Some nations, such as Palau, see these reserves as a way to boost tourism. The protections ensure visitors can see some of the prized species remote islands are known for, and provide a branding opportunity in the same way UNESCO’s World Heritage sites have done for many countries.

Elliott Norse, founder and chief scientist of the Marine Conservation Institute, started championing the idea of a global competition among world leaders to designate marine reserves in 2004. In an interview Wednesday, he said heads of states are now willing to act on researchers’ advice because “What the smartest most creative people had been saying, that protecting places in the ocean really works, is now demonstrable with such a high degree of certainty.”

The first world leader to respond to this lobbying effort was an unlikely target: George W. Bush, who designated the Northwestern Hawaiian Islands as a national monument in 2006. In 2008, shortly before leaving office, Bush put a large swath of the Pacific off limits to development when he declared three national marine monuments there.

Despite the recent flurry of designations, only 1.9 percent of the ocean is currently under the strictest protections. Many scientists and conservation groups advocate putting 30 percent of the ocean under full protection.

Advocates are pressing the leaders of several nations to put more of the sea off limits. Other potential reserves include Clipperton Island, an uninhabited island in the eastern Pacific Ocean under France’s control, and part of the area surrounding Ecuador’s Galapagos Islands. In the U.S., ocean activists have pushed the Obama administration to consider protecting a couple of zones in New England, including Cashes Ledge, and in the Arctic Ocean off Alaska.


Yellowtail Fusilier (Richard Brooks/The Pew Charitable Trusts)

The new announcement by Palau has several unique aspects to it: The country is protecting fully 80 percent of its waters, a remarkably high percentage. The remaining 20 percent will be a zone reserved only for local fishing and some other relatively small scale or non-industrial fishing.

Palau has also launched a number of other conservation initiatives including the world’s first shark sanctuary in 2009. For the island nation, protecting its natural resources makes a great deal of sense — tourism to the islands is one of the primary sources of economic revenue, especially for diving. And it has now added a protected area bigger than California.

Palua, located in the Western Pacific ocean off the Philippines, was formerly a “trust territory” of the United States — it became independent in 1994.

“The scale of protection on the oceans far exceeds what takes place on the land,” said Pew’s Rand. “These marine reserves are massive in size, and really, just a few of the marine reserves together is larger than our whole national parks system.”

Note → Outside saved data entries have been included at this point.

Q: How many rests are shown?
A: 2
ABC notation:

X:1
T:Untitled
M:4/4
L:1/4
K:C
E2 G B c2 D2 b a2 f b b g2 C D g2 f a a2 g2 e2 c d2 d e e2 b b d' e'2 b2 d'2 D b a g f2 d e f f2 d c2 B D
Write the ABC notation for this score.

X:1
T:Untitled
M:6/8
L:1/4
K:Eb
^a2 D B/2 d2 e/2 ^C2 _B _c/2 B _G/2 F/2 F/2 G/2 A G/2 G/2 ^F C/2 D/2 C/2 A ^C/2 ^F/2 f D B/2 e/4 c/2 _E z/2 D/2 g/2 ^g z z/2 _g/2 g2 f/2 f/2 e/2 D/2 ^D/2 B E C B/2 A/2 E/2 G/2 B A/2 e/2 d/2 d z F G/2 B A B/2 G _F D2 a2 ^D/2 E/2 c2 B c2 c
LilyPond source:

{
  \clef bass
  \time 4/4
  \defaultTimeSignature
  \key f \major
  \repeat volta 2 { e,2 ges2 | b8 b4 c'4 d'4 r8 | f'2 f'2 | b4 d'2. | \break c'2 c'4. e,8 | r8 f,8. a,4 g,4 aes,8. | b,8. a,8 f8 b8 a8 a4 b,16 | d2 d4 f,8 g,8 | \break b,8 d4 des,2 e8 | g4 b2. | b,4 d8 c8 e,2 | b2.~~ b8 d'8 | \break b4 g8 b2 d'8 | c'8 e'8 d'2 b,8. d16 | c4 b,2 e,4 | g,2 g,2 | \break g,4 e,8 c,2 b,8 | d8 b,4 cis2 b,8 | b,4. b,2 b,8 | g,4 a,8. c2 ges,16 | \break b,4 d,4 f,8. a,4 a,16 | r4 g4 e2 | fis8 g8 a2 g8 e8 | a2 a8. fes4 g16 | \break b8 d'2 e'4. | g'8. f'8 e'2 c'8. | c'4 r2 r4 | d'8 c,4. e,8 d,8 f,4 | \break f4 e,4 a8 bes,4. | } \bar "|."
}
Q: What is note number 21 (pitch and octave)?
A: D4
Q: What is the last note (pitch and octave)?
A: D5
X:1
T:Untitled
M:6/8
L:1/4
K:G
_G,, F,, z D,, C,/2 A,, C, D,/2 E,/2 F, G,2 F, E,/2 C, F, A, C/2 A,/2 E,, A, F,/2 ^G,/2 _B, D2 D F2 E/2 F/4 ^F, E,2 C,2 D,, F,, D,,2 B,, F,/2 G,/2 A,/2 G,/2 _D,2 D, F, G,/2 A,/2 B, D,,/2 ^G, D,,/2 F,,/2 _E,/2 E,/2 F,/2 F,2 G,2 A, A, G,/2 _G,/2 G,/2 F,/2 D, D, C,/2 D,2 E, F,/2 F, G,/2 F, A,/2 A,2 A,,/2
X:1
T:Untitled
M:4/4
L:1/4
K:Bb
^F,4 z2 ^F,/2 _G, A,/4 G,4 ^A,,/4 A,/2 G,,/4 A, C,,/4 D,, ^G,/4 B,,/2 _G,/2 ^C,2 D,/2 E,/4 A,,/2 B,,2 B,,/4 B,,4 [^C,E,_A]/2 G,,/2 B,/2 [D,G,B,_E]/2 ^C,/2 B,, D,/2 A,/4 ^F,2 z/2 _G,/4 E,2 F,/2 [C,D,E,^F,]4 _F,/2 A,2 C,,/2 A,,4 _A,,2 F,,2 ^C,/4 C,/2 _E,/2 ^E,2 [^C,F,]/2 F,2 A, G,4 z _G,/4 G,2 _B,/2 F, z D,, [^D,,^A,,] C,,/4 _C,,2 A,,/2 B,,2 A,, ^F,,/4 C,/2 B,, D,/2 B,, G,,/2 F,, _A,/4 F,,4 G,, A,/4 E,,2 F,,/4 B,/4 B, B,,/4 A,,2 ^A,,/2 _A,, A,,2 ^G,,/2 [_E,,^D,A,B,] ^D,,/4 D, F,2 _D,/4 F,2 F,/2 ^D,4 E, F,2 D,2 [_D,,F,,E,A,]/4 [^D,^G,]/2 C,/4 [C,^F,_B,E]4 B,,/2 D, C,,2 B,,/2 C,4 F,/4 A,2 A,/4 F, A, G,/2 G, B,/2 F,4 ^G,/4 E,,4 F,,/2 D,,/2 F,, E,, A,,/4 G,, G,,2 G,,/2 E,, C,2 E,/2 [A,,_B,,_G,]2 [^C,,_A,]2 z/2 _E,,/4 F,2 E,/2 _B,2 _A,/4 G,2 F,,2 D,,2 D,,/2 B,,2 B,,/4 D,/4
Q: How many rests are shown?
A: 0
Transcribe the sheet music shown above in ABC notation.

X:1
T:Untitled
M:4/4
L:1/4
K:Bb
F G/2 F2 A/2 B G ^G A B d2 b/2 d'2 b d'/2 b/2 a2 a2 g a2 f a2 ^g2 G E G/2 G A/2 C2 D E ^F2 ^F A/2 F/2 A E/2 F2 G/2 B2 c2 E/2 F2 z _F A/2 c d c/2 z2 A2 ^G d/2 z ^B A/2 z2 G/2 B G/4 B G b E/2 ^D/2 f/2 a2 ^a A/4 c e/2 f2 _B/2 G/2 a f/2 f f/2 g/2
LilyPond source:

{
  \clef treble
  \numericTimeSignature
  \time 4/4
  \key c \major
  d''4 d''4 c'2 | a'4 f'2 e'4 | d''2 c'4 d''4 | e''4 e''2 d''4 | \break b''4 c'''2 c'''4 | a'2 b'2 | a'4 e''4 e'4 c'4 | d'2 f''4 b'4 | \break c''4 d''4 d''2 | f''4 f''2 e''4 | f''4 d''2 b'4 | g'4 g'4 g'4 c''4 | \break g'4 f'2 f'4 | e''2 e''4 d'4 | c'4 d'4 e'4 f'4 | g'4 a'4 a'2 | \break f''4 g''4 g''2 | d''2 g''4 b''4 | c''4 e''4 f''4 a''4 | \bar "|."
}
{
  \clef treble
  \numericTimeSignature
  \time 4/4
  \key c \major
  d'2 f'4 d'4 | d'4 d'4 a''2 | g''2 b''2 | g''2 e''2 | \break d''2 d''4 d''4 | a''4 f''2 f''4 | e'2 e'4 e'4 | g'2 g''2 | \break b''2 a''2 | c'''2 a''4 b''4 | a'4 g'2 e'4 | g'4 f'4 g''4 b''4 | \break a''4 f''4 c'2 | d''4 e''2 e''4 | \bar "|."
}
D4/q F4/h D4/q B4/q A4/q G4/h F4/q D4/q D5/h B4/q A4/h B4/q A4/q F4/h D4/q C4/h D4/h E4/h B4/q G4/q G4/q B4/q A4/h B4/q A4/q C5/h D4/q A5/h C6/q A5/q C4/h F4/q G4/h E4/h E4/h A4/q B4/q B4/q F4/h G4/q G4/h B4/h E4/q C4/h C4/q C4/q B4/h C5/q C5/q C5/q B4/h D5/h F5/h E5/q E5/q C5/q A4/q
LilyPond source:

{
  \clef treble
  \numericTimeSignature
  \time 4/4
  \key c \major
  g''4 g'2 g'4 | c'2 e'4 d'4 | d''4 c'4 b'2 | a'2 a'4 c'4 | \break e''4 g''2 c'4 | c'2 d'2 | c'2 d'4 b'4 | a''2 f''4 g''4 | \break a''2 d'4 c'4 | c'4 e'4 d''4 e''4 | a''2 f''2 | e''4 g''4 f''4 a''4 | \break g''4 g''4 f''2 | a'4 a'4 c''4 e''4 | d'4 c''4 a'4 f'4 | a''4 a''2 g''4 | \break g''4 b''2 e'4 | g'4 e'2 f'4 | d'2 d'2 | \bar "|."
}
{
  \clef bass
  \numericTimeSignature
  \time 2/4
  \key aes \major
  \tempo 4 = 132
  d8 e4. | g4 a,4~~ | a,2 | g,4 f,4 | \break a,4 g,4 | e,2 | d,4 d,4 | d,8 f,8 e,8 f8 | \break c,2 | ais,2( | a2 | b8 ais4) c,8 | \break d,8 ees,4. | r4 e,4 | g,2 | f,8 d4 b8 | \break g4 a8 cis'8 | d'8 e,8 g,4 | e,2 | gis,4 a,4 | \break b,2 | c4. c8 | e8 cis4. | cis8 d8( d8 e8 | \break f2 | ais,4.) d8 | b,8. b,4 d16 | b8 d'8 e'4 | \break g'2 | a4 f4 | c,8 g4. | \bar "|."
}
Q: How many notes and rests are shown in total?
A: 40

Even with these recent designations, the task of protecting these areas remains unfinished. Some critics have questioned how countries will protect these large areas, given the fact that many nations lack the capacity to mount regular patrols. While most are remote, large fishing vessels with an economic incentive to extract their resources can still travel there, though some groups are working to monitor the vessels’ movements through satellite imagery.